In fact, it is not out of the question that the annual number of consents falls to 30,000 within two years.
This would actually still be above the average for the past 20 years of 28,000. It is tempting to write in terms of consent numbers falling even lower than this when we take into account the high levels of consumer pessimism, pressures from the soaring cost of living, above average mortgage interest rates, and the many problems which have beset the residential construction sector.
Those problems are now manifesting themselves as a great number of construction related businesses going into liquidation every week in New Zealand.

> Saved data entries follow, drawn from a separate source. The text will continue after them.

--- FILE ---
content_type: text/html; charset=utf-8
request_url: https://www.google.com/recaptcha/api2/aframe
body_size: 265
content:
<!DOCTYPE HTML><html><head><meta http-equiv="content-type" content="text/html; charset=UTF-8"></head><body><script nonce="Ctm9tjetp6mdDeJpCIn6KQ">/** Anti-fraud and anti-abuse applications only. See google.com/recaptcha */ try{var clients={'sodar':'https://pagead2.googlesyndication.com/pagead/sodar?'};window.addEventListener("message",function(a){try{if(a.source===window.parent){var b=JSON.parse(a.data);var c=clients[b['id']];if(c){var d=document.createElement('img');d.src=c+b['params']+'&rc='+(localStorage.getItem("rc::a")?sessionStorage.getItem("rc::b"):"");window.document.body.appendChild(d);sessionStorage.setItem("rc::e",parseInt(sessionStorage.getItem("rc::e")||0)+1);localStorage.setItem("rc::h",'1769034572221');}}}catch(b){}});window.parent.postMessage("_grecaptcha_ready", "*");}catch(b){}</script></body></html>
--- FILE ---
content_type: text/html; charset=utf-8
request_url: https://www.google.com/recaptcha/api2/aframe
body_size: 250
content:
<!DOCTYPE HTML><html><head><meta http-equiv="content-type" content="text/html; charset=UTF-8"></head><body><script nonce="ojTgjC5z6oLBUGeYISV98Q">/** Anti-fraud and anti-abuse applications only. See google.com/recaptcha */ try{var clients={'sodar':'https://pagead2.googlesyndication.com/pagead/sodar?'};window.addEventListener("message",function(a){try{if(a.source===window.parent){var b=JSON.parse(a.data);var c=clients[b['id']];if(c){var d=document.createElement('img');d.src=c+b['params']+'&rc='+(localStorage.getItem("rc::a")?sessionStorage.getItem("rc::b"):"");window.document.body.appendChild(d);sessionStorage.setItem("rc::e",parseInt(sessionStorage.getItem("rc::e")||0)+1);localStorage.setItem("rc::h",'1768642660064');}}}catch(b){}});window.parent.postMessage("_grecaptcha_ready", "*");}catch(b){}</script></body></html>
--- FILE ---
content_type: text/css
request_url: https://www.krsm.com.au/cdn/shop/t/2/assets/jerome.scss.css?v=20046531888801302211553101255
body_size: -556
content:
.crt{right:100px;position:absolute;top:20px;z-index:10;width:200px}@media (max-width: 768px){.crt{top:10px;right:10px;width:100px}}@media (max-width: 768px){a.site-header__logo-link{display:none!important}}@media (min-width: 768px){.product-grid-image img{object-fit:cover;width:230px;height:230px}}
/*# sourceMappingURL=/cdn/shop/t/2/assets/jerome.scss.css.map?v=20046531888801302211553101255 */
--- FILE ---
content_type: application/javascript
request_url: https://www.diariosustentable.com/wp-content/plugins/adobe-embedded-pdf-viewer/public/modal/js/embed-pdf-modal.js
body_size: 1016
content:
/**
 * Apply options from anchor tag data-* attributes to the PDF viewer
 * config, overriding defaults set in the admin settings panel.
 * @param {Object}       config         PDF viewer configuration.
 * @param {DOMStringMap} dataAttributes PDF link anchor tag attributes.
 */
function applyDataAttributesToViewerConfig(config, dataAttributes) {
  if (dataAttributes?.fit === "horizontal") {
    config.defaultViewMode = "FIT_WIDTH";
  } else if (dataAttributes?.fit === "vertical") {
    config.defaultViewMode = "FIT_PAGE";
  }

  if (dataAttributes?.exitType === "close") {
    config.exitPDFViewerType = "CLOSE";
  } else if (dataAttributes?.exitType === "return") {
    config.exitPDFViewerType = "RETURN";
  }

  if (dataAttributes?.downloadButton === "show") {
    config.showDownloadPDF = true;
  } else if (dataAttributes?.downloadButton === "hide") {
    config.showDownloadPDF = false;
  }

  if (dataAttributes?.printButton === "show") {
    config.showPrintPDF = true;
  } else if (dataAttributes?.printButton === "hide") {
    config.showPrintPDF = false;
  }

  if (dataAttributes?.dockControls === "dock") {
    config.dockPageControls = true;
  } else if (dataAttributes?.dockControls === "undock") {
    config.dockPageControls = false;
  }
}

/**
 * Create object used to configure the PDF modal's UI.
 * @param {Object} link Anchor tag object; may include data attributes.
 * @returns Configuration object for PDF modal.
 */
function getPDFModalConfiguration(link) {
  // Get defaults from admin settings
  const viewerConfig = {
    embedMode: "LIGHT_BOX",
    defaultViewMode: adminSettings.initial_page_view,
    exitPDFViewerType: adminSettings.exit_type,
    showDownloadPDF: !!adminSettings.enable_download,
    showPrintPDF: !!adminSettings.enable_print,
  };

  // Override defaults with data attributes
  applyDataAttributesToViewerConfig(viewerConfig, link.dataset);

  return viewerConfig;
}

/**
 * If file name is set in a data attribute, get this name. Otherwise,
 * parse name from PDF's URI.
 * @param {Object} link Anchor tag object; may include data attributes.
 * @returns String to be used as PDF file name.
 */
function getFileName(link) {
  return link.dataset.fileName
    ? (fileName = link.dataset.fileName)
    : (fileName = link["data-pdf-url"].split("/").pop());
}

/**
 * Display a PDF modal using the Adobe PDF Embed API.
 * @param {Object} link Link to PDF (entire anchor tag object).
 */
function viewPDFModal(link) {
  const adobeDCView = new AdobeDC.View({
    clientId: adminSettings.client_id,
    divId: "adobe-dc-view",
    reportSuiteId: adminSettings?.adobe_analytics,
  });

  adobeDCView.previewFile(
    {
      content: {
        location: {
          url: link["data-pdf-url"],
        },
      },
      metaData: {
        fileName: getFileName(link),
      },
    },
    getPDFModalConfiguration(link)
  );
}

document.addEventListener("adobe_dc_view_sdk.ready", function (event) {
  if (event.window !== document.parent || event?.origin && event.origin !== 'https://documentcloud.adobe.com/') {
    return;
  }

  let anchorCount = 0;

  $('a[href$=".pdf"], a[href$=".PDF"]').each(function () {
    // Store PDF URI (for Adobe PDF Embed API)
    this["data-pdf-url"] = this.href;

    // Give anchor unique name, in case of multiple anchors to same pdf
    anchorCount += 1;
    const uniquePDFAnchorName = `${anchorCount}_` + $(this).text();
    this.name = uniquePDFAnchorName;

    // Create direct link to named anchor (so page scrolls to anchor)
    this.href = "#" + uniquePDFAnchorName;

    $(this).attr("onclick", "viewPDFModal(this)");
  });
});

But while it is reasonable to expect that house building activity will now decline in relatively solid fashion for the next two years, it looks likely that we won't plumb the terrible depths seen back in 2011.
Over 2024 and 2025 interest rates are likely to be falling. The unemployment rate is set to rise but is very unlikely to reach the 6.7% seen in 2012. A rate just above 5% may be the highest it gets to this cycle. Importantly, population growth is accelerating quite strongly in New Zealand as the number of people moving into the country is surprising firmly on the upside.
The combination of rising demand for housing from accelerating population growth and falling growth in the supply of new houses will produce potentially firm rent rises next year which will start to drag some investors back into constructing dwellings in order to gain taxation advantages not permitted to those buying or owning existing dwellings.
In addition, this interaction of housing supply and demand is likely to see house prices rising again over 2024. This also will eventually act to stem the decline in house construction as buyers slowly, perhaps come late 2025, start looking back again at getting a new house built rather than sifting through the declining number of existing properties listed for sale.
But for now, negatives dominate in the house building sector.
Buyers need to apply extra caution as they contemplate getting a house built. After all, you can be sure that before your bank agrees to financing a new build they will want high certainty regarding the ability of the builder to complete the project.